A few weeks ago the EU has won the Nobel Prize for Peace, much to the surprise of ordinary people and politicians alike. Though, if one closely observes Oslo’s decision-making in the last years, one shouldn’t have been surprised:
Peace is not defined by the protection of innocent lives and human rights any longer – Inaction and non-interventionism have become the new doctrine for winning the Nobel Prize for Peace.
For me as a former refugee from the Bosnian civil war, this is an extremely saddening development.
During the 1990s the Balkan’s have been on fire; at least 100 000 civilians died – among them, my grandmother in Sarajevo and my mother’s relatives in Srebrenica – and even more have been permanently displaced; parents and children were forced to leave their homeland, losing everything from one day to another.
The whole world was watching the madness and the countries that could have stopped the war were waiting until it was almost too late: In the beginning America opted for non-interventionism, believing that they didn’t “have a dog in the fight”. Consequently they left the problem to the Europeans so that they would “clean their own back door”, but the Europeans were constantly moaning and quarreling, without any country being able or willing to take the lead.
Hundreds of thousands of refugees were flooding Europe and the NATO memberswere so much at odds with each other, that the credibility of NATO was endangered. The CIA even warned Defence Secretary Perry: “We’re not only risking to loose Bosnia, but also NATO”. Finally President Clinton realized he had no choice but to take responsibility and act.
Clinton disentangled the commando structures of UN and NATO and initiated “Operation Deliberate Force” which was the first hard and effective response to Serb aggression. While the bombing attacks under UN leadership have been uncoordinated, inconsistent and wholly ineffective, American leadership through NATO was able to coerce Milosevic into peace only within a few months.

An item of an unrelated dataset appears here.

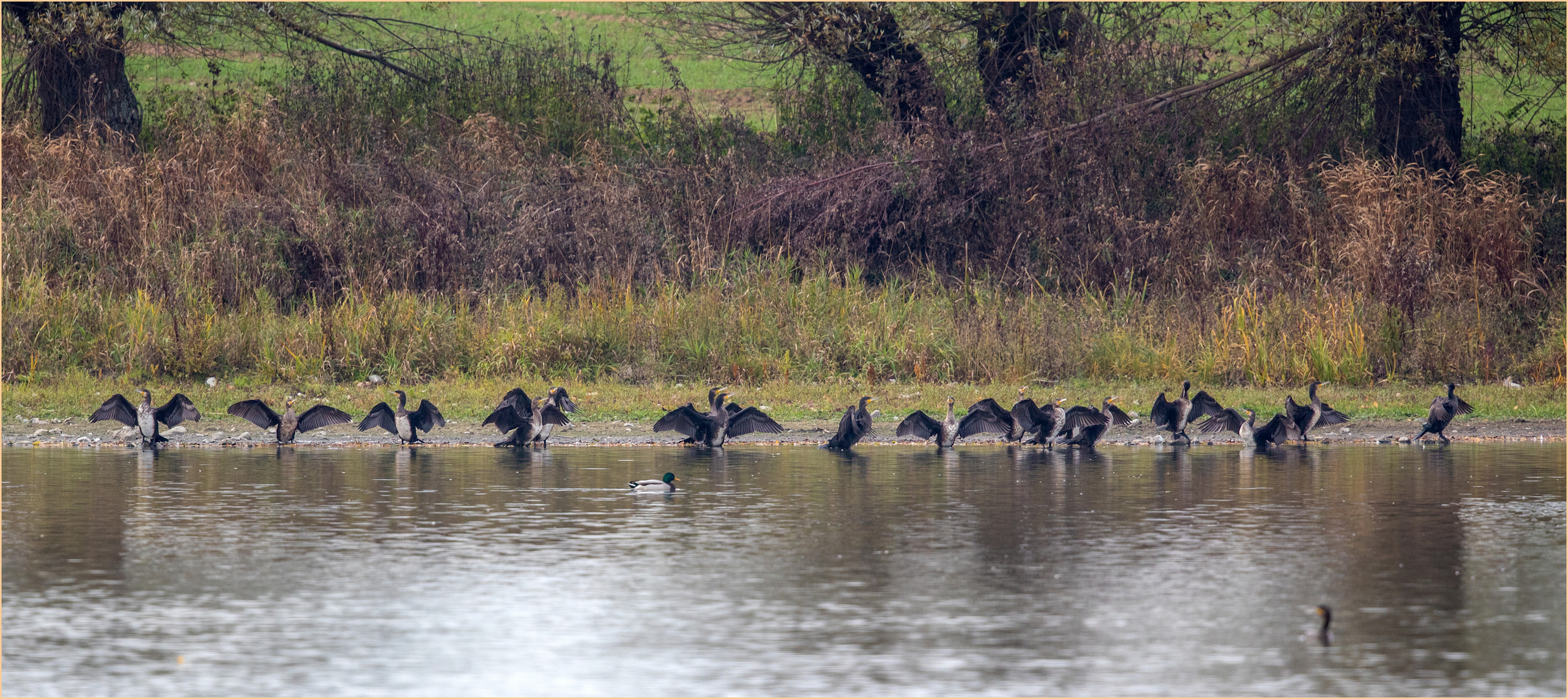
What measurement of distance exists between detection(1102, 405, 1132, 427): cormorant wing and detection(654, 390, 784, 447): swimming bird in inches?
114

Even though, the intervention came too late, Clinton should have won the Nobel Prize for Peace for his courage to finally end the bloodshed and save hundreds of thousands innocent lives on the Balkans.
However, as we all know, the Nobel Prize Committee chose the European Union as winner, with explicit reference to their contribution to peace on the Balkans. Now I, as someone who has been personally affected by the Balkan war, think that Oslo’s decision is nothing but a bad joke. While I admit that the European Union was able to bribe Serbia into delivering war criminals, I certainly reject the notion that the EU contributed constructively to ending the war in the Balkans.

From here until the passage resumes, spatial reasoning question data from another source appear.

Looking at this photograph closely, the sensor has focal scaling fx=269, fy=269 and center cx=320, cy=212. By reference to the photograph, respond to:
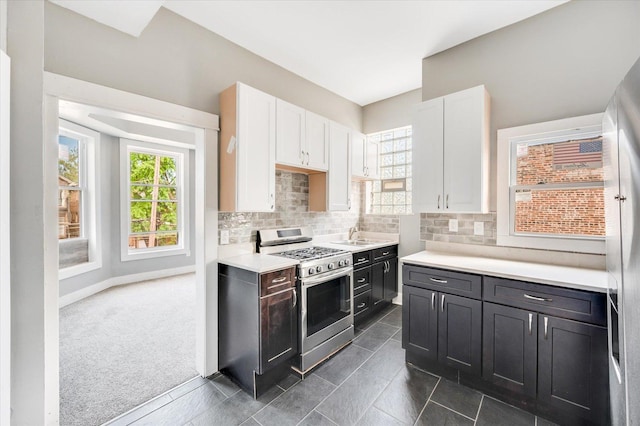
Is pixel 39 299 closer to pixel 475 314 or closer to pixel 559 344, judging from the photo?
pixel 475 314

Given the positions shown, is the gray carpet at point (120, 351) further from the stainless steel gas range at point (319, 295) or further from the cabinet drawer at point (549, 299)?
the cabinet drawer at point (549, 299)

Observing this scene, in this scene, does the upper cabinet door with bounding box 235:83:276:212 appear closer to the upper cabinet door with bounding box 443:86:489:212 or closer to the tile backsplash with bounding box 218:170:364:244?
the tile backsplash with bounding box 218:170:364:244

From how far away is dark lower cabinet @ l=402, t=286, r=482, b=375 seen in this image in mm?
2078

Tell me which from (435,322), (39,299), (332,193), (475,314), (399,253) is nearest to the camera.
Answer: (39,299)

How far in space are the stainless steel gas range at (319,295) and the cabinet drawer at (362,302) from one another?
195 mm

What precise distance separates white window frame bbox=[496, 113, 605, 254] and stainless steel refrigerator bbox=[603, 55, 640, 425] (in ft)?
3.86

What really got the EU the Nobel Prize for Peace is the misguided belief that after the controversial intervention in Iraq non-interventionism seems to be the only publicly acceptable foreign policy doctrine.

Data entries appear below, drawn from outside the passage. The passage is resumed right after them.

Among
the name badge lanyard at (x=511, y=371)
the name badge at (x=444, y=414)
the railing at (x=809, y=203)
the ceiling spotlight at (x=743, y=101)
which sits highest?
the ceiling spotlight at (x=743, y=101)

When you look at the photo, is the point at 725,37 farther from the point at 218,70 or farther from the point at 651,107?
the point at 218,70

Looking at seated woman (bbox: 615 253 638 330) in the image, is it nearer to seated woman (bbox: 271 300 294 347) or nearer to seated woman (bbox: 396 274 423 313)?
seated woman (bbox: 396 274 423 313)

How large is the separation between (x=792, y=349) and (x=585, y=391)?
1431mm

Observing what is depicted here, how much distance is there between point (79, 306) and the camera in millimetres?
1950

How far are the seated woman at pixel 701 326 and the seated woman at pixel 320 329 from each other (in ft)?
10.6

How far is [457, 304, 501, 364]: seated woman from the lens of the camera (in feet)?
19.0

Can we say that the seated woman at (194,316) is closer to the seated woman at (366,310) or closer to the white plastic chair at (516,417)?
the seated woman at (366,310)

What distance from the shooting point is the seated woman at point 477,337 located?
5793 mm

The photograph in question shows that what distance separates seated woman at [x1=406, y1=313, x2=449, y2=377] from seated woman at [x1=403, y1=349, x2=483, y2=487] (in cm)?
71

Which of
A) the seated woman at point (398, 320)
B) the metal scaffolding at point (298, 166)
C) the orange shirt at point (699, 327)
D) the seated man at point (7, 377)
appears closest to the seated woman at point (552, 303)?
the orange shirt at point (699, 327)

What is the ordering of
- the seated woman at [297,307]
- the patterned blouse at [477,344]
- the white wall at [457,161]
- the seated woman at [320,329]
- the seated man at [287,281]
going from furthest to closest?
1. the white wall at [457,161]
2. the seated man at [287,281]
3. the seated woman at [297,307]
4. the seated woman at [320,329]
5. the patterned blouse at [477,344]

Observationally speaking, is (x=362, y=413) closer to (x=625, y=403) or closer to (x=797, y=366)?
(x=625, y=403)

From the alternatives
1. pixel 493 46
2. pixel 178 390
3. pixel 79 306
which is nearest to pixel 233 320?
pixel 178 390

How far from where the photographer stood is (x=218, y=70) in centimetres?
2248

However, the lesson of the Balkans was a different one and should be recapitulated at this point.
If America and the Europeans should have learned one thing from the Balkan-Crisis, then it is that in international politics, inaction and none-leadership ultimately brings about devastation, desperation and chaos.
After the end of the Bosnian war, the international community was ashamed of their silence and has promised to “never again” wait until human rights violations are committed on such a large-scale basis. Tony Blair took the right steps towards a moral resurrection of the international community with his “Chicago Speech” and the humanitarian intervention in Kosovo. Related to that, the UN General Assembly even adopted the doctrine of “Responsibility to Protect” in 2005.
And yet, to my entire disbelieve and shock, now in Syria, we see the same mistakes of the 1990s being repeated by the US and Europe – once again.
President Obama (who won the Nobel Prize for Peace in 2009) stricly follows the newly publicly acceptable pattern of inaction and non-interventionism with regard to Syria, which led into the humanitarian nightmare on the Balkans:
More than 45,000 Syrians have already been murdered and more than 1,5 Mio. have been injured and displaced within just 20 months. The neighboring countries like Turkey, Iraq and Jordan are flooded with refugees and are facing a humanitarian catastrophe. NATO is under huge pressure since the attacks on member state Turkey, Obama has chosen isolationism and left the situation completely to the Europeans and the Europeans are – like always – at odds with each other.
Sounds all too familiar? This public amnesia wouldn’t have been possible without the controversy on Iraq.
A large part of the public was convinced after the Iraq war that if you did the opposite of President Bush, you are on the morally right side. That this is an intellectual fallacy should be clear to everyone, who looks at where non-interventionism got us with regard to Syria.
Instead of manically applauding anything that seems to be opposed to Bush’s foreign policy doctrine, we should rather concentrate at solving the problems at hand; choosing the right strategy to the current crisis without intellectual boundaries that have been set by public opinion, ever since Iraq.
Despite legitimate criticism on Iraq, we should have learned by now that “leaving civil wars to themselves” doesn’t make the situation better, but worse – with a great risk of developing into an international crisis in the long term.
To conclude: Inaction as response to international crises and lack of leadership is dangerous and doesn’t get you anywhere (though maybe to Oslo).